Overall, its economy grew 2 per cent for the whole of 2023, compared to 6.5 per cent in the previous year.

“The contraction of the economy in the fourth quarter of 2023 was directly affected by the outbreak of the Iron Swords War on October 7,” the statistics agency said in an initial estimate on Monday.

The war in Gaza, which began when Hamas attacked southern Israel, killing about 1,200 people and taking about 240 hostages, has turned into a humanitarian crisis.

More than 29,000 Palestinians have been killed, with 85 per cent of the enclave's 2.3 million people displaced, and the country's economy has collapsed.

Israel's economy has also been hit hard, with Moody’s Investors Service downgrading the country's credit rating this month due to the war.

The country, which had a credit rating of A1, was downgraded to A2 with a negative outlook, the ratings agency said.

“The main driver for the downgrade of Israel's rating is Moody's assessment that the continuing military conflict with Hamas, its aftermath and wider consequences materially raise political risk for Israel as well as weaken its executive and legislative institutions and its fiscal strength, for the foreseeable future,” it said.

In the coming years, Israel's budget deficit will be significantly larger than expected before the conflict, Moody’s said.

"This downgrade [in GDP] reflects our view that the war will continue to hit the economy in 2024, through weak travel and tourism, slower private consumption growth and extended delays to fixed investment,” Elliot Garside, economist (Israel) at Oxford Economics, told The National.

“We think that the peak impacts of the war are over and expect the recovery to slowly begin over the next few quarters, with tourist arrivals remaining below prewar levels for the duration of 2024.”

The “larger-than-expected” GDP contraction in the fourth quarter “highlights the degree to which the Israeli economy has been affected by the conflict, particularly on the private activity side”, Goldman Sachs said in a report.

“That said, we view this release as mostly backward-looking, as high-frequency indicators [such as] Bank of Israel’s State of the Economy Index, our Current Activity Indicator and credit card activity data are showing signs that activity has recovered materially from the initial shock,” said Tadas Gedminas, economic research analyst at Goldman Sachs.

The GDP release also raises the likelihood that the Bank of Israel will deliver further near-term rate cuts, he added.

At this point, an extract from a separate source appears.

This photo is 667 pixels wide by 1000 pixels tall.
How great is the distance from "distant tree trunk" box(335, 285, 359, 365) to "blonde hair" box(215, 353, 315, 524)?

Israel’s central bank chief said this month that the government must take action to tackle the economic challenges raised by Moody's.

“In order to strengthen the trust of the markets and of the ratings agencies in the Israeli economy, it is important that the government and the Knesset act to deal with the economic issues raised in the report,” Bank of Israel governor Amir Yaron said this month.

In October, S&P lowered Israel’s credit outlook to negative, from stable, citing the risk that the conflict could broaden, with a more pronounced effect on the country's economy.

Last month, the Bank of Israel cut interest rates by 0.25 basis points, marking the first reduction since April 2020, as part of efforts to stabilise the markets, support the economy and “reduce uncertainty” amid the Gaza war.

The Bank of Israel estimates the cost of the conflict for the years 2023-2025 to stand at about 255 billion shekels ($64.4 billion) or 13 per cent of the 2024 forecast GDP, which includes both higher defence and civilian spending as well as lower tax revenue.

Last year's budget deficit was raised from less than 2 per cent to 4.2 per cent of GDP in the supplementary budget approved in mid-December. The revised budget for this year sets a deficit of 6.6 per cent of GDP, compared with a pre-conflict forecast of about 2.5 per cent.